* begin Source passage *
Sir Alex Ferguson has been one of the few constants over the last 27 years.
Back in 1986, the Soviet Union was a world power, the Berlin Wall stood tall in Germany, apartheid remained in South Africa, Nelson Mandela was in prison and Liverpool were still a footballing powerhouse.
In the time since, we’ve seen five British prime ministers, five American presidents, three popes and 18 different managers of Manchester City.
There was, however, one constant: Sir Alex Ferguson.
One man ruled them all at Manchester United, and this morning, for the first time in 26 seasons, the red half of Manchester was looking for a new manager.
For many fans, there is a feeling that the club is entering the unknown.
For their lifetimes, they have known stability. There was never a desire to see the manager sacked after a run of poor results. To be honest, there was never really a run of poor results.
Whoever succeeds the greatest manager in British football will be under pressure to succeed. Fergie was afforded time when things weren’t going to plan because of the man he was. His replacement might not be so lucky.
The stability, the success and the feeling of trust are gone.
His successor will inherit the Premier League champions, a team with a winning mentality and a solid blend of youth and experience, including some world-class talent.
Whoever takes the job will have the basis for success and will be expected to deliver. Perhaps not in his first season, but certainly thereafter.
* end Source passage *
* begin Recorded information *
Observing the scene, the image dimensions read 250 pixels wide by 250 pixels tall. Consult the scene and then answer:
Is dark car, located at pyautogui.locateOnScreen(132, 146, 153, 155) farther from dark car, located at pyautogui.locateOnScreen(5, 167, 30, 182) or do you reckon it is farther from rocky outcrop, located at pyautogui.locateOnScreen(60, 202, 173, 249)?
* end Recorded information *
=== Required tasks ===
A) Please repeat everything in the passage on Sir Alex Ferguson from "The stability, the" down to "but certainly thereafter.".
B) List each state of affairs that the passage on Sir Alex Ferguson says held true back in 1986.
C) Write the next part of the passage on Sir Alex Ferguson, picking up after its final sentence.
The material above is separate from the passage on Sir Alex Ferguson.

=== Answers in order ===
A)
The stability, the success and the feeling of trust are gone.
His successor will inherit the Premier League champions, a team with a winning mentality and a solid blend of youth and experience, including some world-class talent.
Whoever takes the job will have the basis for success and will be expected to deliver. Perhaps not in his first season, but certainly thereafter.

B)
- The Soviet Union was a world power.
- The Berlin Wall stood tall in Germany.
- Apartheid remained in South Africa.
- Nelson Mandela was in prison.
- Liverpool were still a footballing powerhouse.

C)
Some Manchester United fans know nothing outside of success. They don’t remember relegation, or the barren, trophy-less spell, which Alex Ferguson extinguished and quickly consigned to a distant memory.
We were spoiled, and anything less than success was a disappointment.
Under Alex Ferguson, Manchester United became a well-oiled machine. Success followed success, and on the rare occasion that they finished a season without silverware, there was always the expectation that those wrongs would be righted the following season.
Ferguson’s United saw off the new dawns of Wenger’s Arsenal, Abramovich’s Chelsea and the Sheikh’s Manchester City. United were written off and replaced again and again, but each time, it served only as motivation.
Disappointment fuelled success, and the 2012-13 season epitomised Ferguson and his teams, as he reclaimed the trophy United fans see as their own, winning it back from Manchester City in style.
It was as perfect a finale as you can ever have in football. Now, uncertainty is the order of the day.
There will never be another Sir Alex Ferguson. That much is obvious.
But the perks of the job that Sir Alex was afforded due to his success are gone. Manchester United will start fresh.
It is arguably the most prestigious job in world football, but the position could easily become a poisoned chalice.
Can the new manager deliver trophies? Is he capable of signing the world’s best players? Will he win the derbies? Can he mastermind European success? Can he cope with the pressure?
There are all sorts of questions that cannot be answered until a new manager is in place.
If his reign begins and the answers to these questions are negative, then what? Do you hope that he turns it around, or do you accept he’s not the answer?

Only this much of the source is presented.